Activity:
Report each line of the data that contains the string "scientific".

Supplied data:
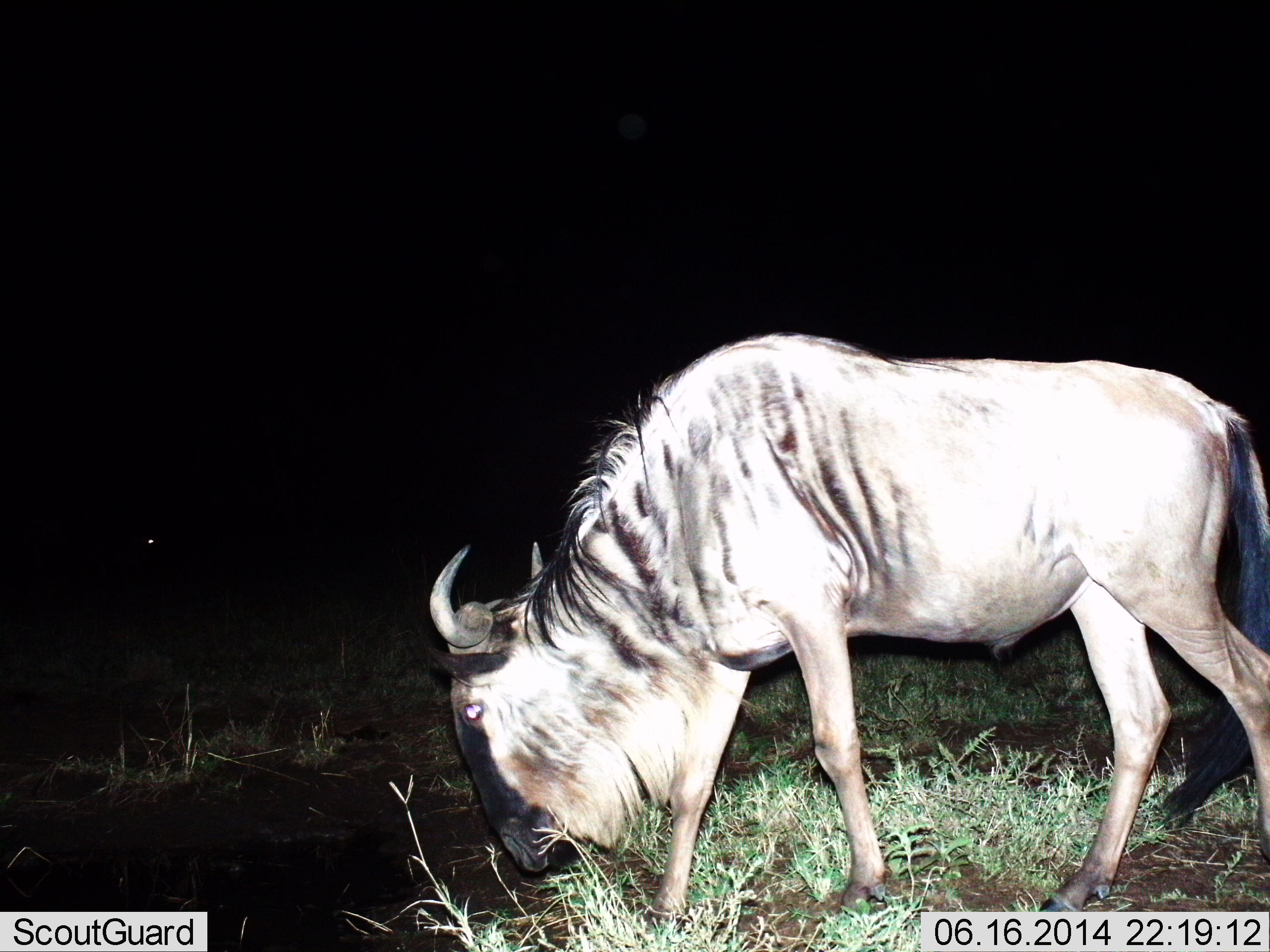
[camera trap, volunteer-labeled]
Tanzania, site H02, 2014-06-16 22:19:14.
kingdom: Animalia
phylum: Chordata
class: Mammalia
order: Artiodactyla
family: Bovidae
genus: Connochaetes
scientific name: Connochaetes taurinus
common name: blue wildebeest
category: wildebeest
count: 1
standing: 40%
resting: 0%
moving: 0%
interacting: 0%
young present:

...

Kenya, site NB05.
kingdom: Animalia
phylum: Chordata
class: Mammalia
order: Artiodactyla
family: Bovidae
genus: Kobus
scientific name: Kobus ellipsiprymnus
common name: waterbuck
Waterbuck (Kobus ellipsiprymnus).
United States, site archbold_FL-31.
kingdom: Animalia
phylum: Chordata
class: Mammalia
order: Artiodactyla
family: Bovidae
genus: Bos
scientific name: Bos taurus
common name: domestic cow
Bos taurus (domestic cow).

...

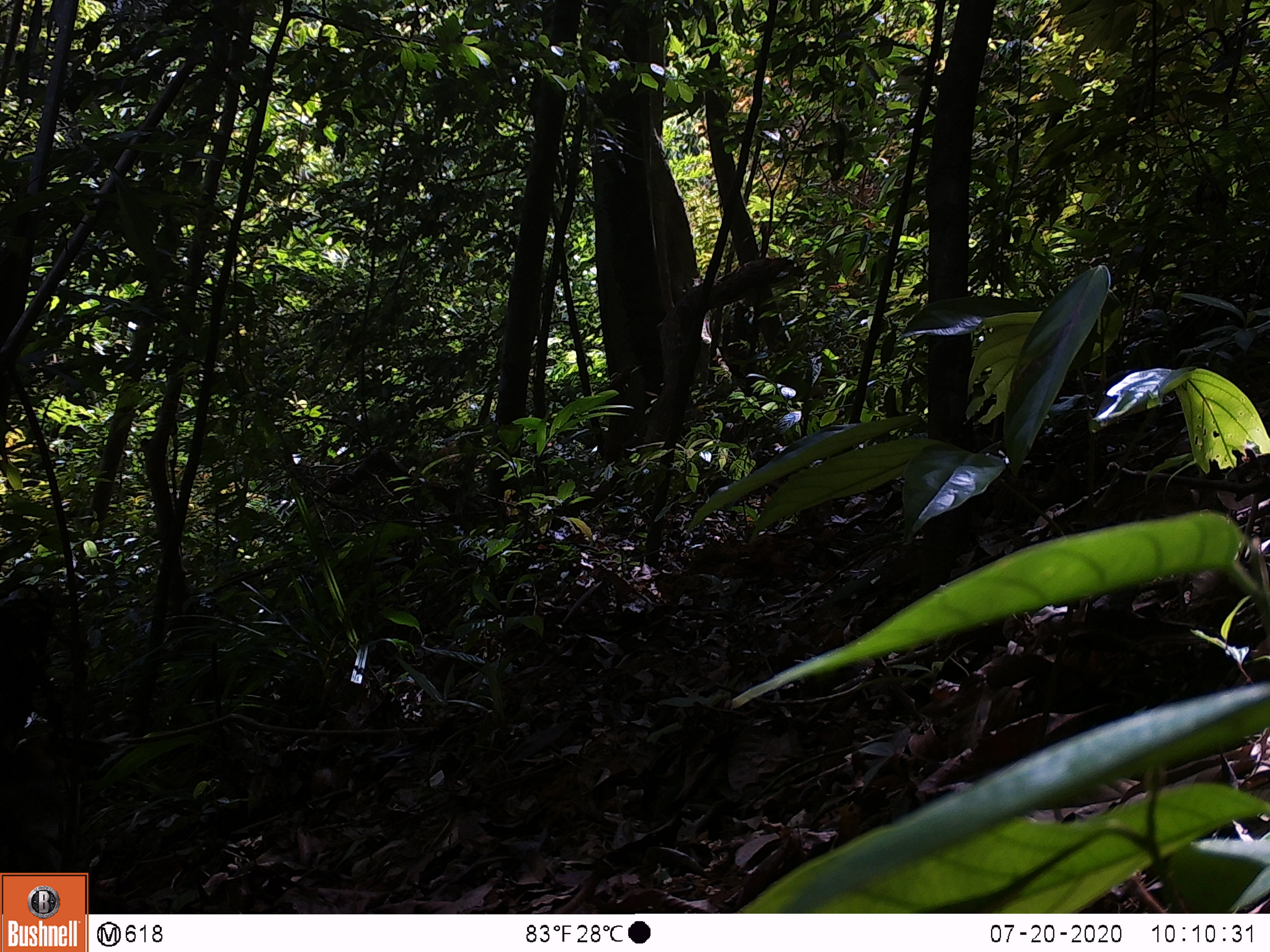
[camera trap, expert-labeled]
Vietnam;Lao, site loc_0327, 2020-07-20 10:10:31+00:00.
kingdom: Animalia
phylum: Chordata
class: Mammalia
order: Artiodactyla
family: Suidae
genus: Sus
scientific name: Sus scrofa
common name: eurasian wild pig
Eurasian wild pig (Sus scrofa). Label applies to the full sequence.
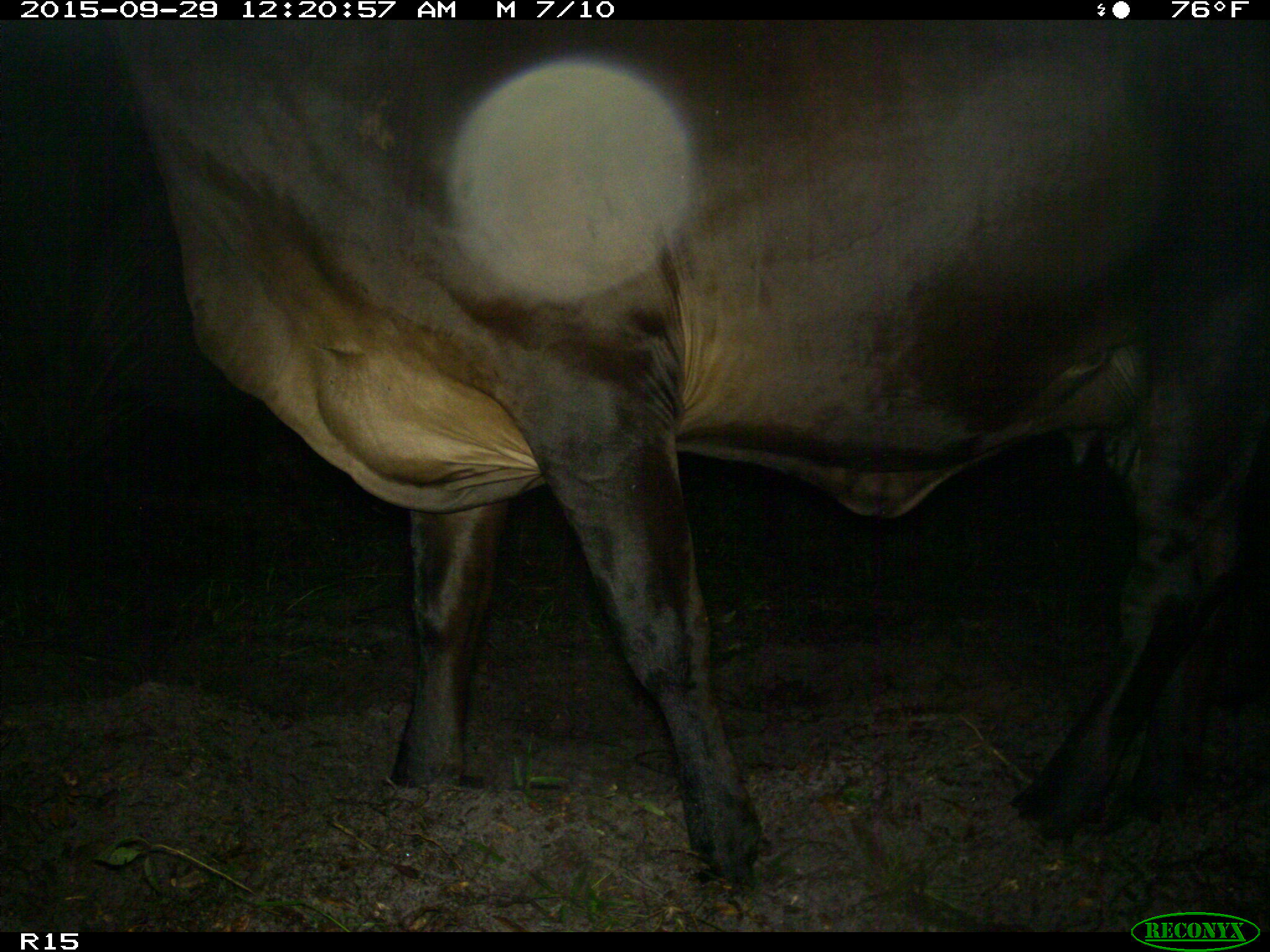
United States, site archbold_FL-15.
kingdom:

Answer space:
scientific name: Connochaetes taurinus
scientific name: Kobus ellipsiprymnus
scientific name: Bos taurus
scientific name: Sus scrofa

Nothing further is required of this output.